Der Papst ein „primitiver Antikapitalist“? Der Vorwurf ist nicht aus der Luft gegriffen, und trotzdem falsch.
Um es gleich vorneweg zu sagen: Alan Posener habe ich noch nie verstanden! Er ist erfolgreicher Journalist, schreibt über eine ganze Menge Themen, ab und an auch über die Kirche, schreibt für die „Welt“, hat Matthias Matussek zu seinem Rausschmiss bei dieser Zeitung seiner Freundschaft versichert, hatte immer wieder Papst Benedikt in einer Weise kritisiert, die mich fragen lässt, ob es sich bei ihm um einen Atheisten handelt oder „nur“ um einen Kritiker der Kirche. Wenn man gängigen Quellen glauben darf, dann war er mal in seiner Jugend Kommunist, heute scheint er dagegen eher ein Liberaler zu sein, wenn ich auch nicht feststellen kann, dass er sich in Richtung freier Wirtschaft bislang hervorgetan hätte. Wie gesagt: Ich verstehe Alan Posener nicht.Papst Franziskus dagegen, mit dem ich abgesehen vom Glauben, hinsichtlich der Herkunft vergleichsweise wenig gemein habe, meine ich, besser zu verstehen. Mich amüsiert, wie konservative Katholiken seit seinem Amtsantritt nachzuweisen versuchen, er sei gar nicht katholisch – und diesen Beweis bis heute schuldig bleiben mussten. Mich amüsiert, wie die säkulare Welt ihn als den ihren zu vereinnahmen versucht, und sich dabei doch immer nur in Argumentationen verheddert, die nicht konsistent sind, zuletzt mal wieder in der im Westen allgegenwärtigen Kondomfrage. Was mich weniger amüsiert, das muss ich zugeben, ist die Einstellung des Papstes zur Wirtschaft: Er redet staatlichen Einflüssen das Wort, wirft mit Vokabeln wie einer „Neuen Weltordnung“ um sich, kritisiert die Wirtschaftskraft des Westens und Nordens ohne auf die wirklichen Gründe der Schwächen des Südens und Ostens zu schauen.
----
Für welche Zeitung schreibt Alan Posener laut dem vorliegenden Text?

Gegebenes Material
----
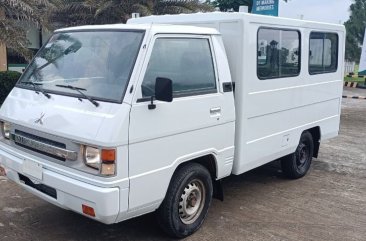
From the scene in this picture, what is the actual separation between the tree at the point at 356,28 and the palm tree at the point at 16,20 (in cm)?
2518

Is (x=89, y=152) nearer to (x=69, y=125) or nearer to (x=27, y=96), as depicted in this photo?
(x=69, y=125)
----
Lösung der Aufgabe
Für die „Welt“.